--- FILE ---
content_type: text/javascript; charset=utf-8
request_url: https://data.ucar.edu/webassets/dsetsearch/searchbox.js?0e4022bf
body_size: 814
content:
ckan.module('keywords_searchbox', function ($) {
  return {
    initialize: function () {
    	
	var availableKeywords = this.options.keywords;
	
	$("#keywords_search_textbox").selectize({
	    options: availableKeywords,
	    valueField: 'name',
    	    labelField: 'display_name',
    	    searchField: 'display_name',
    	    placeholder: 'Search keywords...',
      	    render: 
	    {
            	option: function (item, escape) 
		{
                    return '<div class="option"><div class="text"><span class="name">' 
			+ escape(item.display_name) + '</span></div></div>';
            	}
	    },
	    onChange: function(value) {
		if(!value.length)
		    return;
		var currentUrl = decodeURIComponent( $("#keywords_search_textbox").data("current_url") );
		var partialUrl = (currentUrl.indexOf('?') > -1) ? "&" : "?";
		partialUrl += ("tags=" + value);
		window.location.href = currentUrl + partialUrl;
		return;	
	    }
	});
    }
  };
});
************
• Assigned task
Repeat the records above exactly, leaving none out.

• Output
--- FILE ---
content_type: text/javascript; charset=utf-8
request_url: https://data.ucar.edu/webassets/dsetsearch/searchbox.js?0e4022bf
body_size: 814
content:
ckan.module('keywords_searchbox', function ($) {
  return {
    initialize: function () {
    	
	var availableKeywords = this.options.keywords;
	
	$("#keywords_search_textbox").selectize({
	    options: availableKeywords,
	    valueField: 'name',
    	    labelField: 'display_name',
    	    searchField: 'display_name',
    	    placeholder: 'Search keywords...',
      	    render: 
	    {
            	option: function (item, escape) 
		{
                    return '<div class="option"><div class="text"><span class="name">' 
			+ escape(item.display_name) + '</span></div></div>';
            	}
	    },
	    onChange: function(value) {
		if(!value.length)
		    return;
		var currentUrl = decodeURIComponent( $("#keywords_search_textbox").data("current_url") );
		var partialUrl = (currentUrl.indexOf('?') > -1) ? "&" : "?";
		partialUrl += ("tags=" + value);
		window.location.href = currentUrl + partialUrl;
		return;	
	    }
	});
    }
  };
});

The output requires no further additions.